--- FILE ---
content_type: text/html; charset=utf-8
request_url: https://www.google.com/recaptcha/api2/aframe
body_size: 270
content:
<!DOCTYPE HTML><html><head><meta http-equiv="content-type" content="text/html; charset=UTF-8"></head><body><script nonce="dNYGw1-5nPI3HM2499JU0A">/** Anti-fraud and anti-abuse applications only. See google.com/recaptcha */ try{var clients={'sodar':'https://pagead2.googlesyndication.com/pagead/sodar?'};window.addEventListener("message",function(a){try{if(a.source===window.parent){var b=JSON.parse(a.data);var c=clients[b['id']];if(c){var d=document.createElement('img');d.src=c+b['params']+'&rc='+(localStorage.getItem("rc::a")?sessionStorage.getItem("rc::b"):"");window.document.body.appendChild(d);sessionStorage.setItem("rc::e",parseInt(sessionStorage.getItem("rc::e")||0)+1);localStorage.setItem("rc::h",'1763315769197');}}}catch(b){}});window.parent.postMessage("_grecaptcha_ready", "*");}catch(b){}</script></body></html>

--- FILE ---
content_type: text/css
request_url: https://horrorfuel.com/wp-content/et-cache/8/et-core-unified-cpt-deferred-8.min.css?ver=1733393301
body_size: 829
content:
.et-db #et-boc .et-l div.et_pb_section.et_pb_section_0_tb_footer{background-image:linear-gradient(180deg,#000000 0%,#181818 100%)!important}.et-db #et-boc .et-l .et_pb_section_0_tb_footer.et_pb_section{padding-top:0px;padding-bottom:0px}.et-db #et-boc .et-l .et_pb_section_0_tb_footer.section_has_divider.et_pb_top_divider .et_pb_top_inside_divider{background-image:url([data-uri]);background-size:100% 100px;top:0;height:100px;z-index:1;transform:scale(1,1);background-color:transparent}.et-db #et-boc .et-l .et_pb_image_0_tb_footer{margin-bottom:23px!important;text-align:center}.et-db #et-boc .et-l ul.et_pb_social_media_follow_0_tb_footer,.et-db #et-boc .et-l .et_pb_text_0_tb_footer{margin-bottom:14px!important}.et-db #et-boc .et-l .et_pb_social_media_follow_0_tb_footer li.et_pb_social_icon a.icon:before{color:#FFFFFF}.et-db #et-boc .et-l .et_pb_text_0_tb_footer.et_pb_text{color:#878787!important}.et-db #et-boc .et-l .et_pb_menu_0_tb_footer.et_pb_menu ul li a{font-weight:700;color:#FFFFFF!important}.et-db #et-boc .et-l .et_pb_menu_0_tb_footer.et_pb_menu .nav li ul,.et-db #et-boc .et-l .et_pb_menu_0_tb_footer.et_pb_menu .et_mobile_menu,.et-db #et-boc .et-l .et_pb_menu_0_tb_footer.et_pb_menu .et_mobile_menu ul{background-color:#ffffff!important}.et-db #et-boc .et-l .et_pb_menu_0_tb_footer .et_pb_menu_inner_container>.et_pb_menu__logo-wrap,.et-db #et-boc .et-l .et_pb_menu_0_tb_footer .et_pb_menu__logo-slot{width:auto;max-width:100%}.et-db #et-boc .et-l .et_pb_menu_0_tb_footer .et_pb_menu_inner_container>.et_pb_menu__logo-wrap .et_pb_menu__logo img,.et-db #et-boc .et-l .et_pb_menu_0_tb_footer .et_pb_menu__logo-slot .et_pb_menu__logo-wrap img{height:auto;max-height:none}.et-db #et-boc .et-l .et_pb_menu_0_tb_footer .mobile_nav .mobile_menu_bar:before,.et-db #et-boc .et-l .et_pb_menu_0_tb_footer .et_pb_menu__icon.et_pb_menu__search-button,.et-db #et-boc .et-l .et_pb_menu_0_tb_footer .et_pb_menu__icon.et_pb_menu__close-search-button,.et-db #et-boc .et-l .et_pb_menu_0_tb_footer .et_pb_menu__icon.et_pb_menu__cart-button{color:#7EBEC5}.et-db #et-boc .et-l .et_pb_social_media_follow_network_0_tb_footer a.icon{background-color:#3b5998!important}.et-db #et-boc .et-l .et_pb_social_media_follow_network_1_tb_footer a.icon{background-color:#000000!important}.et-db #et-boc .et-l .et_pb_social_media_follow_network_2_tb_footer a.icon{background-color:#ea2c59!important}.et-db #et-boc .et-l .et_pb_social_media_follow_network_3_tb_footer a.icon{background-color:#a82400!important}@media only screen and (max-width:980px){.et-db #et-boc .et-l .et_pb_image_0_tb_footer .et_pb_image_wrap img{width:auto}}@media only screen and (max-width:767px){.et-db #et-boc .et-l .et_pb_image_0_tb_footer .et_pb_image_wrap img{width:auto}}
++++++++++
Give back the entire listing exactly as it was written.

--- FILE ---
content_type: text/html; charset=utf-8
request_url: https://www.google.com/recaptcha/api2/aframe
body_size: 270
content:
<!DOCTYPE HTML><html><head><meta http-equiv="content-type" content="text/html; charset=UTF-8"></head><body><script nonce="dNYGw1-5nPI3HM2499JU0A">/** Anti-fraud and anti-abuse applications only. See google.com/recaptcha */ try{var clients={'sodar':'https://pagead2.googlesyndication.com/pagead/sodar?'};window.addEventListener("message",function(a){try{if(a.source===window.parent){var b=JSON.parse(a.data);var c=clients[b['id']];if(c){var d=document.createElement('img');d.src=c+b['params']+'&rc='+(localStorage.getItem("rc::a")?sessionStorage.getItem("rc::b"):"");window.document.body.appendChild(d);sessionStorage.setItem("rc::e",parseInt(sessionStorage.getItem("rc::e")||0)+1);localStorage.setItem("rc::h",'1763315769197');}}}catch(b){}});window.parent.postMessage("_grecaptcha_ready", "*");}catch(b){}</script></body></html>

--- FILE ---
content_type: text/css
request_url: https://horrorfuel.com/wp-content/et-cache/8/et-core-unified-cpt-deferred-8.min.css?ver=1733393301
body_size: 829
content:
.et-db #et-boc .et-l div.et_pb_section.et_pb_section_0_tb_footer{background-image:linear-gradient(180deg,#000000 0%,#181818 100%)!important}.et-db #et-boc .et-l .et_pb_section_0_tb_footer.et_pb_section{padding-top:0px;padding-bottom:0px}.et-db #et-boc .et-l .et_pb_section_0_tb_footer.section_has_divider.et_pb_top_divider .et_pb_top_inside_divider{background-image:url([data-uri]);background-size:100% 100px;top:0;height:100px;z-index:1;transform:scale(1,1);background-color:transparent}.et-db #et-boc .et-l .et_pb_image_0_tb_footer{margin-bottom:23px!important;text-align:center}.et-db #et-boc .et-l ul.et_pb_social_media_follow_0_tb_footer,.et-db #et-boc .et-l .et_pb_text_0_tb_footer{margin-bottom:14px!important}.et-db #et-boc .et-l .et_pb_social_media_follow_0_tb_footer li.et_pb_social_icon a.icon:before{color:#FFFFFF}.et-db #et-boc .et-l .et_pb_text_0_tb_footer.et_pb_text{color:#878787!important}.et-db #et-boc .et-l .et_pb_menu_0_tb_footer.et_pb_menu ul li a{font-weight:700;color:#FFFFFF!important}.et-db #et-boc .et-l .et_pb_menu_0_tb_footer.et_pb_menu .nav li ul,.et-db #et-boc .et-l .et_pb_menu_0_tb_footer.et_pb_menu .et_mobile_menu,.et-db #et-boc .et-l .et_pb_menu_0_tb_footer.et_pb_menu .et_mobile_menu ul{background-color:#ffffff!important}.et-db #et-boc .et-l .et_pb_menu_0_tb_footer .et_pb_menu_inner_container>.et_pb_menu__logo-wrap,.et-db #et-boc .et-l .et_pb_menu_0_tb_footer .et_pb_menu__logo-slot{width:auto;max-width:100%}.et-db #et-boc .et-l .et_pb_menu_0_tb_footer .et_pb_menu_inner_container>.et_pb_menu__logo-wrap .et_pb_menu__logo img,.et-db #et-boc .et-l .et_pb_menu_0_tb_footer .et_pb_menu__logo-slot .et_pb_menu__logo-wrap img{height:auto;max-height:none}.et-db #et-boc .et-l .et_pb_menu_0_tb_footer .mobile_nav .mobile_menu_bar:before,.et-db #et-boc .et-l .et_pb_menu_0_tb_footer .et_pb_menu__icon.et_pb_menu__search-button,.et-db #et-boc .et-l .et_pb_menu_0_tb_footer .et_pb_menu__icon.et_pb_menu__close-search-button,.et-db #et-boc .et-l .et_pb_menu_0_tb_footer .et_pb_menu__icon.et_pb_menu__cart-button{color:#7EBEC5}.et-db #et-boc .et-l .et_pb_social_media_follow_network_0_tb_footer a.icon{background-color:#3b5998!important}.et-db #et-boc .et-l .et_pb_social_media_follow_network_1_tb_footer a.icon{background-color:#000000!important}.et-db #et-boc .et-l .et_pb_social_media_follow_network_2_tb_footer a.icon{background-color:#ea2c59!important}.et-db #et-boc .et-l .et_pb_social_media_follow_network_3_tb_footer a.icon{background-color:#a82400!important}@media only screen and (max-width:980px){.et-db #et-boc .et-l .et_pb_image_0_tb_footer .et_pb_image_wrap img{width:auto}}@media only screen and (max-width:767px){.et-db #et-boc .et-l .et_pb_image_0_tb_footer .et_pb_image_wrap img{width:auto}}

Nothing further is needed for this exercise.